Hong Kong-based real estate private equity firm Gaw Capital Partners announced on Wednesday that it has closed two investment vehicles with $900 million in total capital commitments.
The first vehicle will focus primarily on real estate opportunities across sectors and markets in Asia, said Gaw Capital in a statement.
The second vehicle will invest in education platforms in major Asian cities “with strong structural tailwinds supporting growth in demand for premium international or bilingual education,” said the company. It will look to partner with top-tier school operators through greenfield or brownfield development, and through the acquisition of properties.
Greenfield investing is a company build its own facilities from the ground up, while brownfield investment happens it purchases or leases an existing facility.
Stellart International School of Arts (SISA) is the first education platform project for the education mandate. Located in southern Guangzhou and developed by Gaw Capital, SISA mainly provides education services that focus on creative art and design.

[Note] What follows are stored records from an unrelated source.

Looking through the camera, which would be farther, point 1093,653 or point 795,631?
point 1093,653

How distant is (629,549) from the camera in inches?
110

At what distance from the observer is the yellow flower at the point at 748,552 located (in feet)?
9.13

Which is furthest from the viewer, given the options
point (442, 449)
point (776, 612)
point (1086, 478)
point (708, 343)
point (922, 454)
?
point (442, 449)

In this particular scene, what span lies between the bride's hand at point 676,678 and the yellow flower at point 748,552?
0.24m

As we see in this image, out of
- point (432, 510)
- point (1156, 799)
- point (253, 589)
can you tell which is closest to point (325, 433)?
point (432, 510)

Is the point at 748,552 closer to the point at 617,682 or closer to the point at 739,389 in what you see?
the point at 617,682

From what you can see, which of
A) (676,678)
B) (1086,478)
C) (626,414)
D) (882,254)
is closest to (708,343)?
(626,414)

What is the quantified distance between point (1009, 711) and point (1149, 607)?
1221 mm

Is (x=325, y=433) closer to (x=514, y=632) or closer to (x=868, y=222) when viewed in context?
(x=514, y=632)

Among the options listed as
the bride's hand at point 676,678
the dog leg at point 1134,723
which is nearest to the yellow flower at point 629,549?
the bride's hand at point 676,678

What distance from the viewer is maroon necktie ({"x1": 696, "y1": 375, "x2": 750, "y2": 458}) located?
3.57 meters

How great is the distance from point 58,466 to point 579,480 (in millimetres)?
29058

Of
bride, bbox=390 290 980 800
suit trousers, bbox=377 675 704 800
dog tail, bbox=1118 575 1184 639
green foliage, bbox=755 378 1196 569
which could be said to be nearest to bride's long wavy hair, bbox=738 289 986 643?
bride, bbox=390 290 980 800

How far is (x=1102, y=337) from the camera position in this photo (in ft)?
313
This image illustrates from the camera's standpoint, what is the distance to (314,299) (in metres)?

In December 2019, Gaw Capital announced the final closing of Gateway Real Estate Fund VI at the hard cap of $2.2 billion, making it the firm’s largest vehicle to date. The fund plans to follow a similar opportunistic investment strategy as its predecessor Gateway funds, targeting real estate assets in Greater China, Japan, Vietnam, South Korea, Singapore, Southeast Asia, and Australia.
“Investor demand for education and other value-add and opportunistic opportunities in Asia reinforces our belief that such investments will play an increasingly important role in real estate portfolios moving forward,” said Christina Gaw, managing principal and head of capital markets, in the statement.
Gaw Capital has raised equity of $15 billion since its inception in 2005 and commanded assets of $25.8 billion under management as of Q1 2020. The company is a private equity fund management company that focuses on real estate markets in Greater China and other high barrier-to-entry markets globally.
The company has raised six commingled funds targeting the Greater China and APAC regions. It also manages opportunistic funds in Vietnam and the US, a Pan-Asia hospitality fund, a European hospitality fund and also provides services for separate account direct investments globally.